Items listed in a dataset

————————

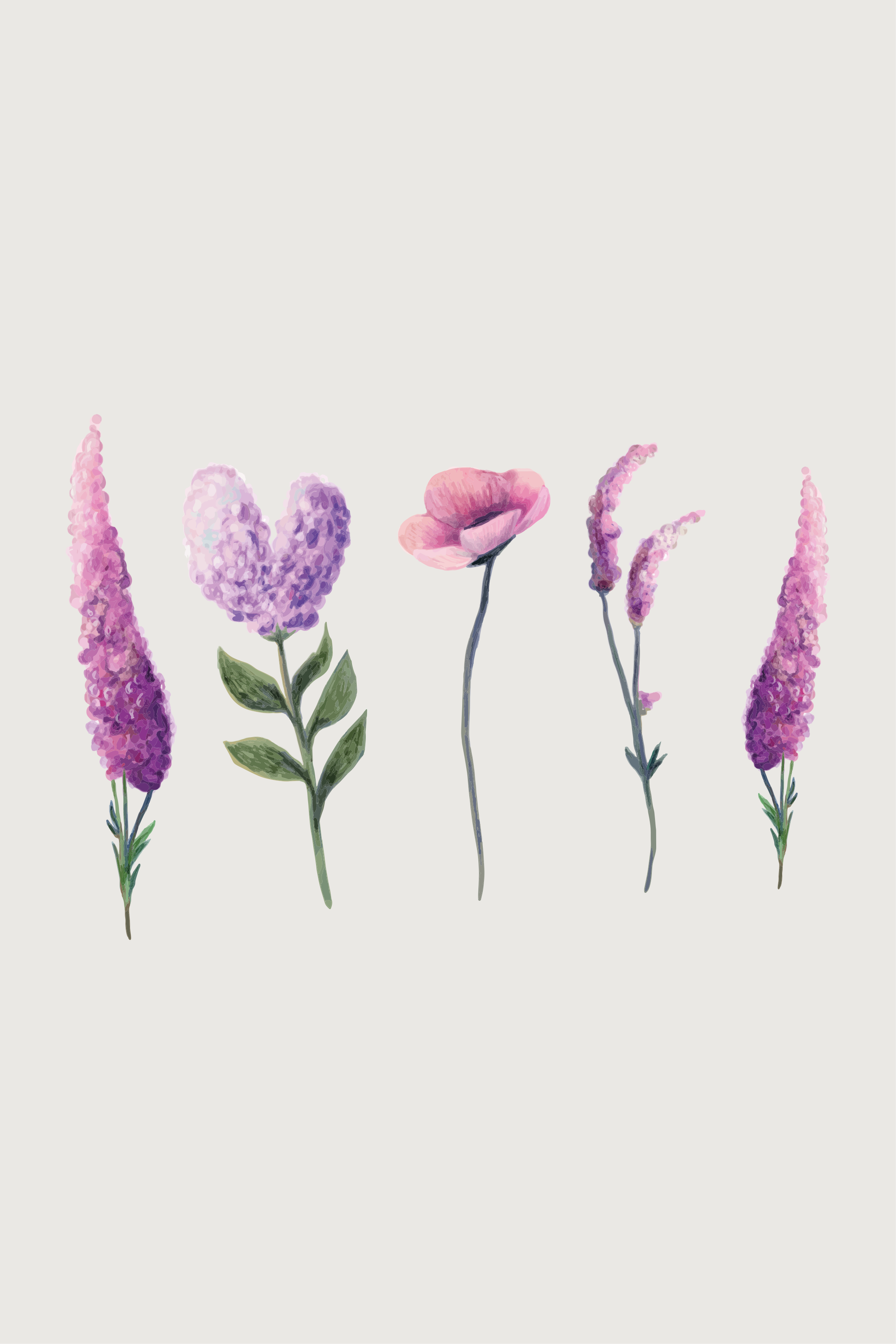 Vinyl teppe lilla nellikblomst mønster - Tenstickers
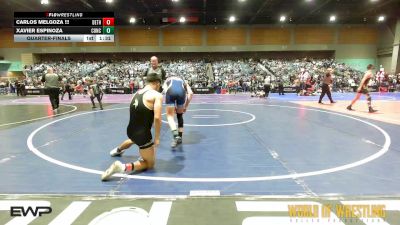 120 lbs Quarterfinal - Carlos Melgoza !!!, Dethrone vs Xavier Espinoza, Concede Nothing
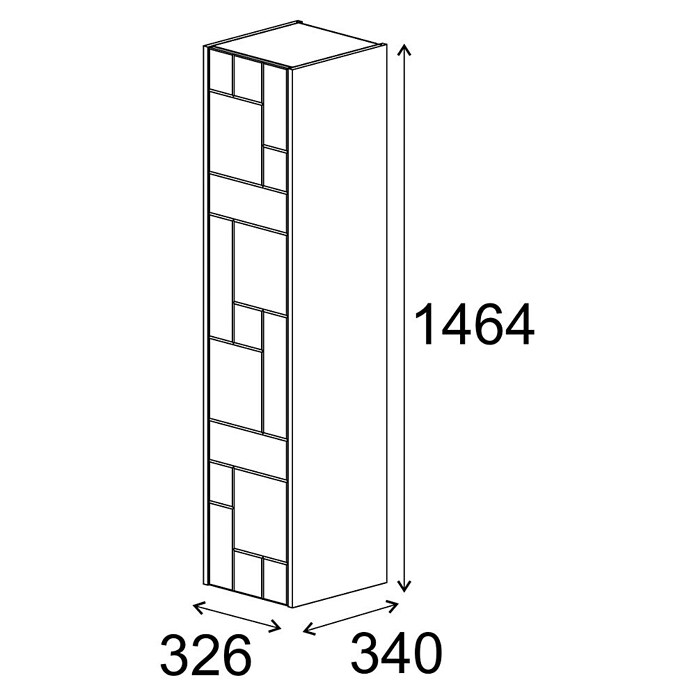 Visoka omara Celeste  (Š x G x V: 32,6 x 34 x 146,4 cm) | 3699 - Badmöbelprogramm Preiseinstieg | DADC - Möbel | DAD - Badausstattung | DA - Badausstattung/Bäderwelt | D - Sanitär | BAUHAUS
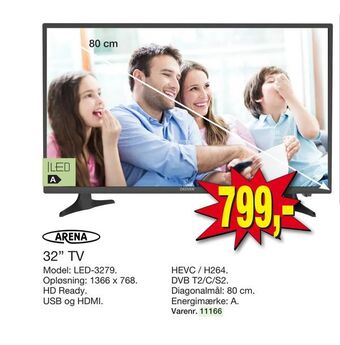 Harald Nyborg 32" tv tilbud
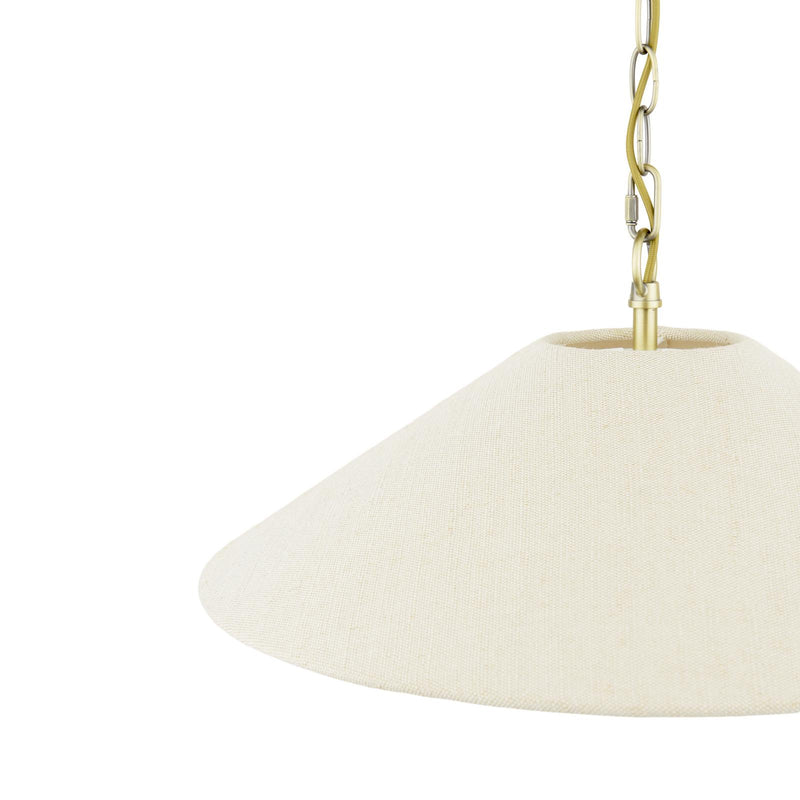 Laura Ashley Harland 5 Light Pendant Matt Antique Brass With Shade • LA3756723-Q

————————

- [HOW TO COMPLETE THIS TASK]: Please, without any pictures, print each entry exactly.

- [ANSWER TO THE PROBLEM]:
 Vinyl teppe lilla nellikblomst mønster - Tenstickers
 120 lbs Quarterfinal - Carlos Melgoza !!!, Dethrone vs Xavier Espinoza, Concede Nothing
 Visoka omara Celeste  (Š x G x V: 32,6 x 34 x 146,4 cm) | 3699 - Badmöbelprogramm Preiseinstieg | DADC - Möbel | DAD - Badausstattung | DA - Badausstattung/Bäderwelt | D - Sanitär | BAUHAUS
 Harald Nyborg 32" tv tilbud
 Laura Ashley Harland 5 Light Pendant Matt Antique Brass With Shade • LA3756723-Q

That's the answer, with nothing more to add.